Fragmento proporcionado >>
Días de aquel septiembre
Caminábamos como fantasmas y parecía que el hedor asesino del franquismo nos dificultaba la respiración
Nunca se extingue el hedor de aquellos días. Han pasado 50 años y quienes éramos muy jóvenes entonces lo hemos preservado en una zona particular de la memoria que es inmune al tiempo, y que rebrota para infectarlo todo de nuevo, para revivir aquella sensación extrema de asco y de impotencia y sórdida resignación. ...

Información suministrada >>

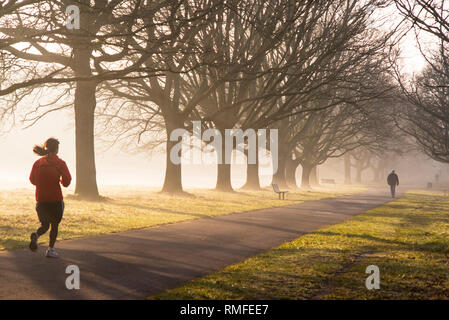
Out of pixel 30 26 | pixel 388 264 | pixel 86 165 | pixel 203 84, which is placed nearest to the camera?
pixel 388 264

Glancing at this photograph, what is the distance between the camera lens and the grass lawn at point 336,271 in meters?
5.89

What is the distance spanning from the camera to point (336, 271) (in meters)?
7.36

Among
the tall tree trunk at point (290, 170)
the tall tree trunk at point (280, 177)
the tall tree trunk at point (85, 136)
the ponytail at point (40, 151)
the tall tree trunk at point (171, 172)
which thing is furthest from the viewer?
the tall tree trunk at point (290, 170)

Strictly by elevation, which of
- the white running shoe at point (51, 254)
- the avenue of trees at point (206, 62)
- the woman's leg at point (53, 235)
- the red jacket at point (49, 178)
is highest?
the avenue of trees at point (206, 62)

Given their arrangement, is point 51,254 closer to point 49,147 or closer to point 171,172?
point 49,147

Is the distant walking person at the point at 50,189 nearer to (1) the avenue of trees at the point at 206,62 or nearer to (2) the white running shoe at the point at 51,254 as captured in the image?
(2) the white running shoe at the point at 51,254

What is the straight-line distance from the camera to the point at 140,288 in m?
5.98

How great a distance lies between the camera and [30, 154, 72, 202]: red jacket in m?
7.89

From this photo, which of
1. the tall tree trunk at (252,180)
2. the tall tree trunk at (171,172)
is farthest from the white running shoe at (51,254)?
the tall tree trunk at (252,180)

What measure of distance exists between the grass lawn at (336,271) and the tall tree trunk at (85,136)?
1144cm

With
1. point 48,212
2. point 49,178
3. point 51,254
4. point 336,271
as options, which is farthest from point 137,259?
Result: point 336,271
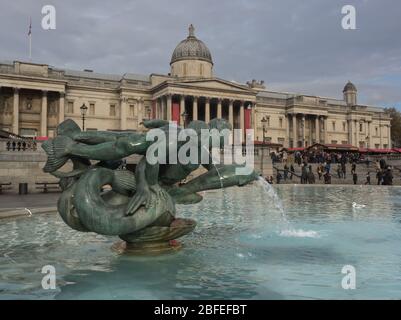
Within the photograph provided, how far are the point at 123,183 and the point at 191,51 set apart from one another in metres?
58.6

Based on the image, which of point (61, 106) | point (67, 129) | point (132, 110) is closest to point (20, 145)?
point (67, 129)

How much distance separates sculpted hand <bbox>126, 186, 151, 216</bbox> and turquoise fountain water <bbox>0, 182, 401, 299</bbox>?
77 cm

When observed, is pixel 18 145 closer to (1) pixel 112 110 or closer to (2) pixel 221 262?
(2) pixel 221 262

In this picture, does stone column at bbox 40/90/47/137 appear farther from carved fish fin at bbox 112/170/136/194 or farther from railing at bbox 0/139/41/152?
carved fish fin at bbox 112/170/136/194

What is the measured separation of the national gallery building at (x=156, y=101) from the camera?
2028 inches

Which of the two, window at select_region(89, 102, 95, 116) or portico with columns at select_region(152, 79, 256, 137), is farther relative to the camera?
window at select_region(89, 102, 95, 116)

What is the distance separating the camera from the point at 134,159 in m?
25.5

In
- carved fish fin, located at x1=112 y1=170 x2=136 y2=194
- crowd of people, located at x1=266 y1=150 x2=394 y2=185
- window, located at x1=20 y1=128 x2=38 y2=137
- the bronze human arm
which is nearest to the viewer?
carved fish fin, located at x1=112 y1=170 x2=136 y2=194

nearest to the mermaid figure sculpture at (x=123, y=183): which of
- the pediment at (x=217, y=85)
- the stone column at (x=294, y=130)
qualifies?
A: the pediment at (x=217, y=85)

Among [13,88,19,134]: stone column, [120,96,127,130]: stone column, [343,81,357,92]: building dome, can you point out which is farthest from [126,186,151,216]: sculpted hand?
[343,81,357,92]: building dome

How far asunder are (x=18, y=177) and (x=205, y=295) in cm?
2006

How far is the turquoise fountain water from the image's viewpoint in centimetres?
445

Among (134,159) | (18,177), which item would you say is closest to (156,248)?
(18,177)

Descripción de la tarea >>
1. ¿Qué mes aparece en el título del fragmento?
2. Según el subtítulo, ¿cómo caminaban?
3. ¿Cuántos años han pasado, según el primer párrafo?
El material no guarda relación con el fragmento.

Resultado del ejercicio >>
1. Septiembre.
2. Como fantasmas.
3. 50 años.